**WHAT THE TASK ASKS:** Can you give these lines again with "further" substituted for every "farther" and everything else unchanged?

═══ THE INPUT ═══

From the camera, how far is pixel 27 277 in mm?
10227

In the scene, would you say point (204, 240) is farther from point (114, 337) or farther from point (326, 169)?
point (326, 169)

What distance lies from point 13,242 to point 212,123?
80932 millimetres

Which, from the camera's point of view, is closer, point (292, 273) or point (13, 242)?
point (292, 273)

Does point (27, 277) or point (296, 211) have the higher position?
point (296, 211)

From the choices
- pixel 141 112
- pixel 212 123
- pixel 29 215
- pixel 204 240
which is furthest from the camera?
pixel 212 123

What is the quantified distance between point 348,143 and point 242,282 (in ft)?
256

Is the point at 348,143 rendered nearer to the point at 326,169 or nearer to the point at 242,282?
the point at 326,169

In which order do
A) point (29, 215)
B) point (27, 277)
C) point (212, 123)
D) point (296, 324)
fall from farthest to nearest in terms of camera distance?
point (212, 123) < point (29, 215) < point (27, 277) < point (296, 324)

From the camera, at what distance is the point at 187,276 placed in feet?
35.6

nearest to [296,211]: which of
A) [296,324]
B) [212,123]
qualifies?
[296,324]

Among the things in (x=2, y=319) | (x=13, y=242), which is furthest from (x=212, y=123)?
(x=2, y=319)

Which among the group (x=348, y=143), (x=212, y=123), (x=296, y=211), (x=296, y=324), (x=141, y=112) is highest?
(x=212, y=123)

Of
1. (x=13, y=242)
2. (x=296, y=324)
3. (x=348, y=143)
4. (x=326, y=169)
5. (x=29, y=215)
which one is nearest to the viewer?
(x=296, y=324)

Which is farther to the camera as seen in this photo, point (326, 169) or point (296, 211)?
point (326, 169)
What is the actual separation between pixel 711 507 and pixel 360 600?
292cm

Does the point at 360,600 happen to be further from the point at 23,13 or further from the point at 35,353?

═══

**THE REPLY:**
From the camera, how far is pixel 27 277 in mm?
10227

In the scene, would you say point (204, 240) is further from point (114, 337) or further from point (326, 169)?
point (326, 169)

What distance lies from point 13,242 to point 212,123?
80932 millimetres

Which, from the camera's point of view, is closer, point (292, 273) or point (13, 242)?
point (292, 273)

Does point (27, 277) or point (296, 211) have the higher position?
point (296, 211)

From the choices
- pixel 141 112
- pixel 212 123
- pixel 29 215
- pixel 204 240
which is furthest from the camera?
pixel 212 123

What is the quantified distance between point 348,143 and point 242,282 (in ft)?
256

Is the point at 348,143 rendered nearer to the point at 326,169 or nearer to the point at 242,282?
the point at 326,169

In which order do
A) point (29, 215)
B) point (27, 277)
C) point (212, 123)
D) point (296, 324)
fall from farthest to nearest in terms of camera distance?
point (212, 123) < point (29, 215) < point (27, 277) < point (296, 324)

From the camera, at what distance is the point at 187,276 placed in feet?
35.6

nearest to [296,211]: which of
A) [296,324]
B) [212,123]
qualifies?
[296,324]

Among the things in (x=2, y=319) | (x=13, y=242), which is furthest from (x=212, y=123)?
(x=2, y=319)

Which among the group (x=348, y=143), (x=212, y=123), (x=296, y=211), (x=296, y=324), (x=141, y=112) is highest?
(x=212, y=123)

Of
1. (x=13, y=242)
2. (x=296, y=324)
3. (x=348, y=143)
4. (x=326, y=169)
5. (x=29, y=215)
which one is nearest to the viewer?
(x=296, y=324)

Which is further to the camera as seen in this photo, point (326, 169) or point (296, 211)?
point (326, 169)
What is the actual separation between pixel 711 507 and pixel 360 600?
292cm

Does the point at 360,600 happen to be further from the point at 23,13 or further from the point at 35,353?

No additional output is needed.